== Data ==

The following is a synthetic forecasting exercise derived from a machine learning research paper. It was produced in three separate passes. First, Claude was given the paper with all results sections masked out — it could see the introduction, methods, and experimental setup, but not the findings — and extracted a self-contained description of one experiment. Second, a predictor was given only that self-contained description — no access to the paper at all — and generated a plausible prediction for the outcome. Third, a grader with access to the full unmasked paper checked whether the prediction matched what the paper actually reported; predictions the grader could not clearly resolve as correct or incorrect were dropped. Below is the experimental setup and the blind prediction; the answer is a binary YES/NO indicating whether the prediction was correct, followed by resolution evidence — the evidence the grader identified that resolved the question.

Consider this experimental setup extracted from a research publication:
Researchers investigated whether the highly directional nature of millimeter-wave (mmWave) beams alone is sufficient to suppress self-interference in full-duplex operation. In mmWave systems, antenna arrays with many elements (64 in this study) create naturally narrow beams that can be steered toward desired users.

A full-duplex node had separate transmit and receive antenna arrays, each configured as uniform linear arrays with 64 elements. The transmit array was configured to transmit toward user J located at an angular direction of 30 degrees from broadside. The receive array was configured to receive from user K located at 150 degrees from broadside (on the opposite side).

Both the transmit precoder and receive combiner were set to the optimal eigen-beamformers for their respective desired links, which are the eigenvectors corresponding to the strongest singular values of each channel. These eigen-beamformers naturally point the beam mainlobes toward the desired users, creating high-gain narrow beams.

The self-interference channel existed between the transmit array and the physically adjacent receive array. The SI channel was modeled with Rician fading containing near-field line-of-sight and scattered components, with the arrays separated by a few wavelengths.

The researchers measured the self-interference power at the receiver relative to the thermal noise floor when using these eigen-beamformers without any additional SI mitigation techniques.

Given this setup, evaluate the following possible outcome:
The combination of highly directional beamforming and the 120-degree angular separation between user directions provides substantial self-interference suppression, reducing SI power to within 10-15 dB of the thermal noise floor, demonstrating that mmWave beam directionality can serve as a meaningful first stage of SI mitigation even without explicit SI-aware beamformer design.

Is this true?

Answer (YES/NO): NO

===

Work item →
The first line of the records begins the span, and the line containing "Consider this experimental" ends it. Reproduce that span exactly, both ends included.

Exercise answer →
The following is a synthetic forecasting exercise derived from a machine learning research paper. It was produced in three separate passes. First, Claude was given the paper with all results sections masked out — it could see the introduction, methods, and experimental setup, but not the findings — and extracted a self-contained description of one experiment. Second, a predictor was given only that self-contained description — no access to the paper at all — and generated a plausible prediction for the outcome. Third, a grader with access to the full unmasked paper checked whether the prediction matched what the paper actually reported; predictions the grader could not clearly resolve as correct or incorrect were dropped. Below is the experimental setup and the blind prediction; the answer is a binary YES/NO indicating whether the prediction was correct, followed by resolution evidence — the evidence the grader identified that resolved the question.

Consider this experimental setup extracted from a research publication:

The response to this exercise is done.